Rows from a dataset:
----

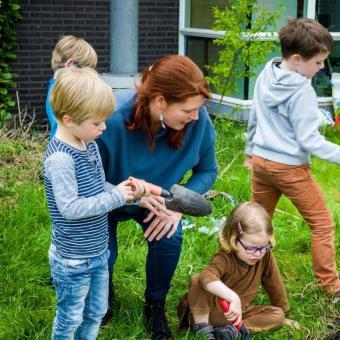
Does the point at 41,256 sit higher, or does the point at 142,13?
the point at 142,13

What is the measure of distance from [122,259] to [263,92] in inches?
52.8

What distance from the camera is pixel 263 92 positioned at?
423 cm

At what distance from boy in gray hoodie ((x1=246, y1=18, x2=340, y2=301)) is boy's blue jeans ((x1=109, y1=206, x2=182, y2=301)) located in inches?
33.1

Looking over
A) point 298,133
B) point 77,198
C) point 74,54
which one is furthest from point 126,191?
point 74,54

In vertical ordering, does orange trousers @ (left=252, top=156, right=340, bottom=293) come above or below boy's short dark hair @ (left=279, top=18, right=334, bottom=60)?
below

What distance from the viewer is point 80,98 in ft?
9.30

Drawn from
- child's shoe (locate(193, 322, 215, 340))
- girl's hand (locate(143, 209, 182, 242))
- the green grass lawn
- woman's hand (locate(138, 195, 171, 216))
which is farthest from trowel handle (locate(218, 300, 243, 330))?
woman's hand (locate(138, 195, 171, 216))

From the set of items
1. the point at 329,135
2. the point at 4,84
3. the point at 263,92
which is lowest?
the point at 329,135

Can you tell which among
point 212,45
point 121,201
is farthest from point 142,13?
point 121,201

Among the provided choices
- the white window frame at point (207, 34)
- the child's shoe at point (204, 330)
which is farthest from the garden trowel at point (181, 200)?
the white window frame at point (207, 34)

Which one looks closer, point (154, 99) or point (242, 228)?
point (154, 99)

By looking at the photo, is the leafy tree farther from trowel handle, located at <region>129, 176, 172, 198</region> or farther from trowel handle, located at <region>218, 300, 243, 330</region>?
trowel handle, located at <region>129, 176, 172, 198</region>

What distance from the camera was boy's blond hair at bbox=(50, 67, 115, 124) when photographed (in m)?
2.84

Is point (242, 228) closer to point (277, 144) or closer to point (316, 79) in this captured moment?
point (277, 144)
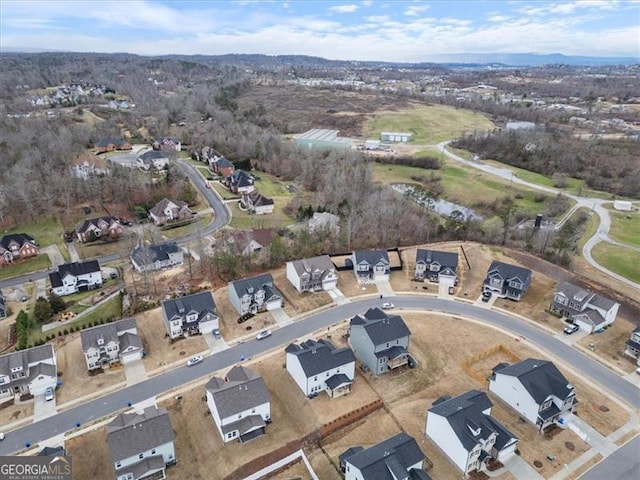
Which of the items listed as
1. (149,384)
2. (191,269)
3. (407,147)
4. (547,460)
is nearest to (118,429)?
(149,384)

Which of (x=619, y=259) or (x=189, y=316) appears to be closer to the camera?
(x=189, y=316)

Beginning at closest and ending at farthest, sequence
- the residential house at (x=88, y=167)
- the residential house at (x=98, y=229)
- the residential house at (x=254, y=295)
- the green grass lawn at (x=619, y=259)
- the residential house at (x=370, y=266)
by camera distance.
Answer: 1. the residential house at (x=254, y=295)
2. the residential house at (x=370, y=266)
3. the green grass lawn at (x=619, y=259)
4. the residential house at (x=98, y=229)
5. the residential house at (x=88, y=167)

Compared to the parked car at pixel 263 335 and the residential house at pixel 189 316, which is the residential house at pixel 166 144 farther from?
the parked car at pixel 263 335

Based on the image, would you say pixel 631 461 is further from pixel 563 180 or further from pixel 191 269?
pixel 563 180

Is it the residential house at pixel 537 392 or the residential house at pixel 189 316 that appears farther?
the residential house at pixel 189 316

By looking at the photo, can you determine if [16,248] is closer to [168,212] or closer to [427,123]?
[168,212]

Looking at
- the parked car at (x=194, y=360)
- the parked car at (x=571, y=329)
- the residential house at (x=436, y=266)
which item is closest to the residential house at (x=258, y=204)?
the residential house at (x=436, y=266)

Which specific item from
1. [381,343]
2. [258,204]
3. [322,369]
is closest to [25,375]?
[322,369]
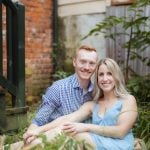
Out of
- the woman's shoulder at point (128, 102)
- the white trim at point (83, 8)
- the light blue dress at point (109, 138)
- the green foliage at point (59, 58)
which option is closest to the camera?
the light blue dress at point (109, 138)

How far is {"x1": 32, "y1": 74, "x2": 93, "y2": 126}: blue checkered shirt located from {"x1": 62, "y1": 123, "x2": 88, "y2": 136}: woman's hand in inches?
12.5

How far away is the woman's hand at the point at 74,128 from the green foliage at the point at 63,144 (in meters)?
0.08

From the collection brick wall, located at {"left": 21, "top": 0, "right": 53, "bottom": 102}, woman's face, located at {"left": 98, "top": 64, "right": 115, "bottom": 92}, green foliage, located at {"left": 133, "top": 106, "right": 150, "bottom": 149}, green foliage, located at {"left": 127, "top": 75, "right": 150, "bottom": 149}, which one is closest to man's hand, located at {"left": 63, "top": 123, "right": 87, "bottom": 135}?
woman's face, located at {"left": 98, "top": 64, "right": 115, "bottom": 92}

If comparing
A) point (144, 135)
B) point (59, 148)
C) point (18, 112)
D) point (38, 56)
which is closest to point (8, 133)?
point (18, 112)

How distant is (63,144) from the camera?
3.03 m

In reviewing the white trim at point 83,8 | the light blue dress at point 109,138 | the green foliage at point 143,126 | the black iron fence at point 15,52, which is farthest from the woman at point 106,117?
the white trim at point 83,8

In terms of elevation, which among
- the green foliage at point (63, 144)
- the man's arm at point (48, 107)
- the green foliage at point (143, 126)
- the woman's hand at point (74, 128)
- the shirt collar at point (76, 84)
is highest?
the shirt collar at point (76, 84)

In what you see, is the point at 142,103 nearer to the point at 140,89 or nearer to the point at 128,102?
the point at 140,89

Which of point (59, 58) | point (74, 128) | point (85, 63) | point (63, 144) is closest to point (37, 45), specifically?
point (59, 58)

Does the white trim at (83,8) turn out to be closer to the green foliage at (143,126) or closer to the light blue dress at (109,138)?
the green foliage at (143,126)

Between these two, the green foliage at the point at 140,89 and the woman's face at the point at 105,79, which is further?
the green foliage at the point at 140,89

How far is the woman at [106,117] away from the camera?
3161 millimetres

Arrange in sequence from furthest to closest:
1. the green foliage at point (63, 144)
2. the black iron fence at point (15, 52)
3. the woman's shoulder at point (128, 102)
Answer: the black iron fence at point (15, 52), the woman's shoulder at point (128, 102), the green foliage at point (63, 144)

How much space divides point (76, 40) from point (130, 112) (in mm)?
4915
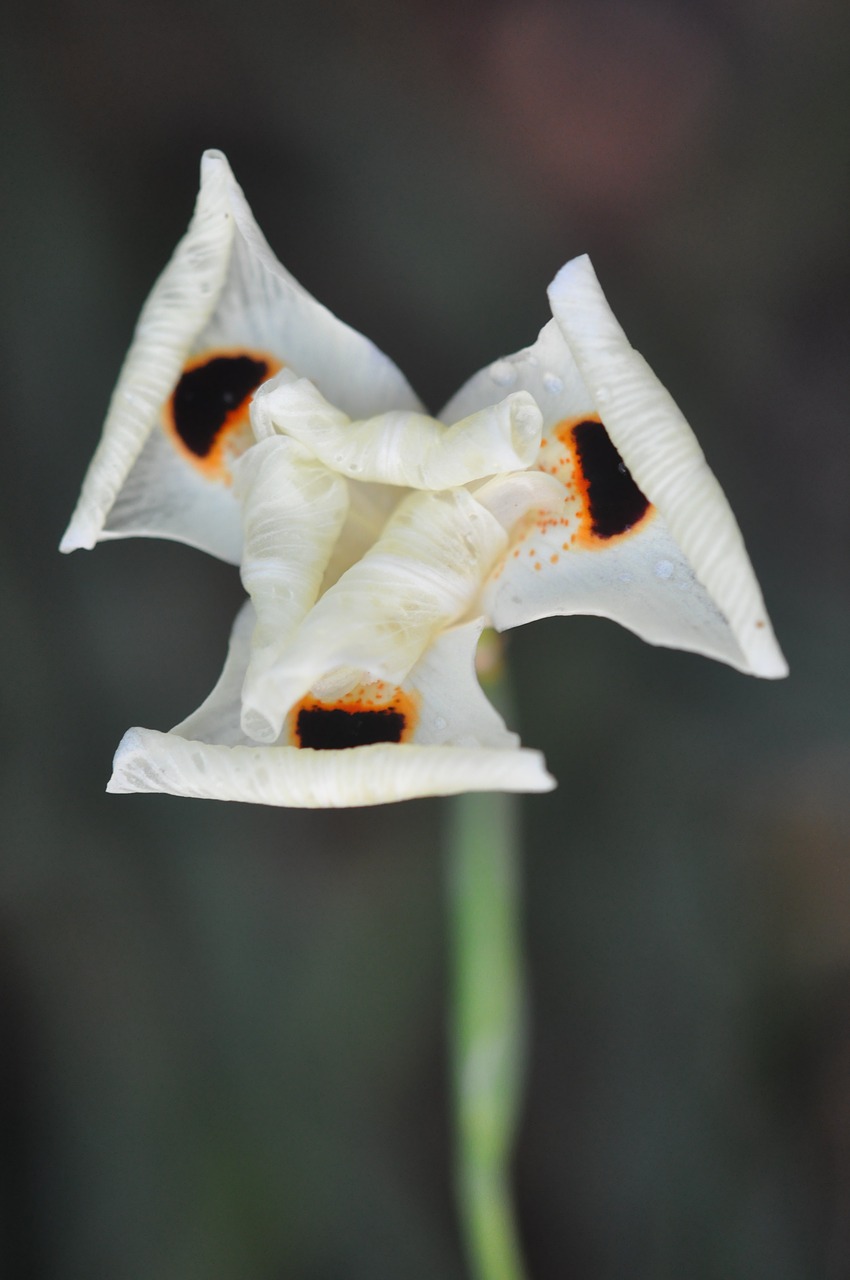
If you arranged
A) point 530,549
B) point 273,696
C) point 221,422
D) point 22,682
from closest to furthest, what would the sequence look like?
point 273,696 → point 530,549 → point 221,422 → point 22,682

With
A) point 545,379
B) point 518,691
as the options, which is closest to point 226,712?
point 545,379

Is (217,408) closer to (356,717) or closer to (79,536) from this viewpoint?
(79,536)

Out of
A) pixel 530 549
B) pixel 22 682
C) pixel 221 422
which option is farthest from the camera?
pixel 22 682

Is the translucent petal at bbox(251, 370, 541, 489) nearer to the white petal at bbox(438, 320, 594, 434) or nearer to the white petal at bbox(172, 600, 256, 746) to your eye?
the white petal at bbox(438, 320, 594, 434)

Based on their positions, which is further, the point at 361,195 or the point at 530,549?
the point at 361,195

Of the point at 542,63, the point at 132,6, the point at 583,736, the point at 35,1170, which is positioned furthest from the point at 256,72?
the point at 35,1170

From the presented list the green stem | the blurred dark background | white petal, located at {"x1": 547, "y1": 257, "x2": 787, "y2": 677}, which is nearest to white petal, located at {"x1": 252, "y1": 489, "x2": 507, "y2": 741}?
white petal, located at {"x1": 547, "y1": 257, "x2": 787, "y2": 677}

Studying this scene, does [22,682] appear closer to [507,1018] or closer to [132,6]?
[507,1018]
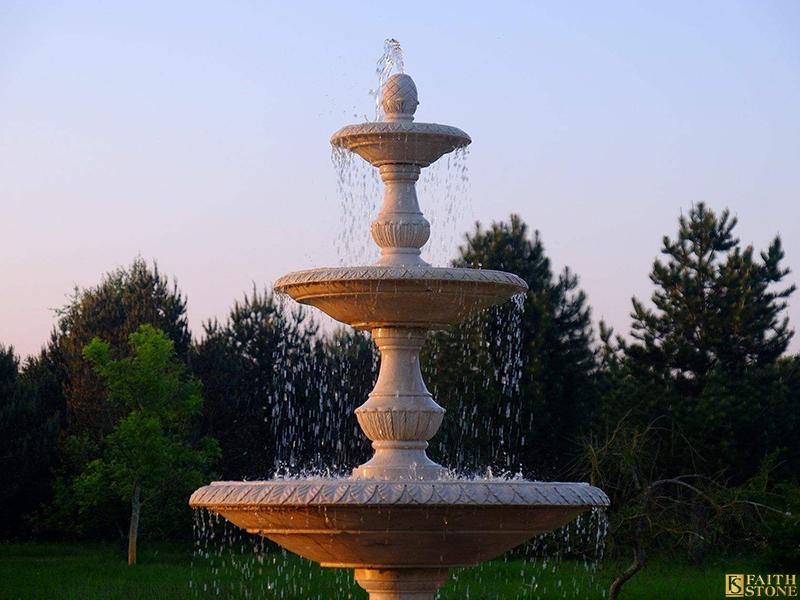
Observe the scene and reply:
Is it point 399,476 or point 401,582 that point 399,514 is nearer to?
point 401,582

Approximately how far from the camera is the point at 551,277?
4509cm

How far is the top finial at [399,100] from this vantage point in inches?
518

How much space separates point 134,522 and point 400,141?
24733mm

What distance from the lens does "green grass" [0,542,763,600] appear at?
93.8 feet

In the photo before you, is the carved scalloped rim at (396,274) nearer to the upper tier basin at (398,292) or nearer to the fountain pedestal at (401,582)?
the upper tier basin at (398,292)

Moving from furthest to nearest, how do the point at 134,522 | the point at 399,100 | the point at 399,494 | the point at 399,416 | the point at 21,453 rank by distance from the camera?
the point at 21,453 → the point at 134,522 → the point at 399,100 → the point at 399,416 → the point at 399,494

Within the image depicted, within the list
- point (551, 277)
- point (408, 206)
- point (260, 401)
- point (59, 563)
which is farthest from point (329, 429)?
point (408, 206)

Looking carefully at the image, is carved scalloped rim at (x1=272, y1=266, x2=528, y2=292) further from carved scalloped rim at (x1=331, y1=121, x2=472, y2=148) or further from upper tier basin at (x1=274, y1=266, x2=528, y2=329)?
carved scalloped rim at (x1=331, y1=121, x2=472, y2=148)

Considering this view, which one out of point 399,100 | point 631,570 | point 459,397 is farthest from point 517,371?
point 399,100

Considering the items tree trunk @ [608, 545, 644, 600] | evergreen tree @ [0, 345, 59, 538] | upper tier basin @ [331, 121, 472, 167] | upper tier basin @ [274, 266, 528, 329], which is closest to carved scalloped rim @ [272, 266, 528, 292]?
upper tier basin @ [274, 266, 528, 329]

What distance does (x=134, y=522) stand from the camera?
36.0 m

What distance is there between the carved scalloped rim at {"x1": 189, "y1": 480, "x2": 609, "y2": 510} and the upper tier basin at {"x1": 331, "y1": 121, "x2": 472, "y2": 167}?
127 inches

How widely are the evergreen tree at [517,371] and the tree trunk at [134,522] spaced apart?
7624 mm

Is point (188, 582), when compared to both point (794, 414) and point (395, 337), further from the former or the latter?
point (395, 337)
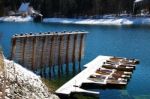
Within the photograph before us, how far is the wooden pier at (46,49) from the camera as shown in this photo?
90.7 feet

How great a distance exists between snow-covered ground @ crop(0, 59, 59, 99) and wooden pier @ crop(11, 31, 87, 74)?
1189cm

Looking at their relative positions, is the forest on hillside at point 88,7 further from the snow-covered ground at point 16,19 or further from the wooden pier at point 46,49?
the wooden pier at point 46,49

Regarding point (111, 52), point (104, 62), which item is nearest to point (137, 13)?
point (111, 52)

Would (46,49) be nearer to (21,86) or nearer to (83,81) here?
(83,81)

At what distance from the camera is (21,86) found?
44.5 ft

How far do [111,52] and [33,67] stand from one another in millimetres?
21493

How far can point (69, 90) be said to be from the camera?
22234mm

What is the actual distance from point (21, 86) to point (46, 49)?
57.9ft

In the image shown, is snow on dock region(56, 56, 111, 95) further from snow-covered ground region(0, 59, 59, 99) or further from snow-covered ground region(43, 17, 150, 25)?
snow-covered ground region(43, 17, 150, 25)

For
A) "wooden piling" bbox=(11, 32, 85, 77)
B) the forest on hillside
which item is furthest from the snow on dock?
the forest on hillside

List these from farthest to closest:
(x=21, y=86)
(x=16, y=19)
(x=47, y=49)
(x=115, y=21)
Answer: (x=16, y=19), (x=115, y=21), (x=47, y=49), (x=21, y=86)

----

# Problem to work on:
Rewrite the entries from the line with "Approximately how far" to the line with "the point at 21,453 →", changing "from the camera" to "from the viewer" and keeping everything else the same. Give only those lines.

# Final result:
Approximately how far from the viewer is the point at 551,277?
4509cm

How far is the top finial at [399,100] from this vantage point in inches?
518

How much space separates point 134,522 and point 400,141?
24733mm

What distance from the lens does "green grass" [0,542,763,600] appear at?
93.8 feet

In the photo before you, is the carved scalloped rim at (396,274) nearer to the upper tier basin at (398,292) or nearer to the fountain pedestal at (401,582)?
the upper tier basin at (398,292)

Moving from furthest to nearest, how do the point at 134,522 | the point at 399,100 | the point at 399,494 | the point at 399,416 | the point at 21,453 rank by distance from the viewer?
the point at 21,453 → the point at 134,522 → the point at 399,100 → the point at 399,416 → the point at 399,494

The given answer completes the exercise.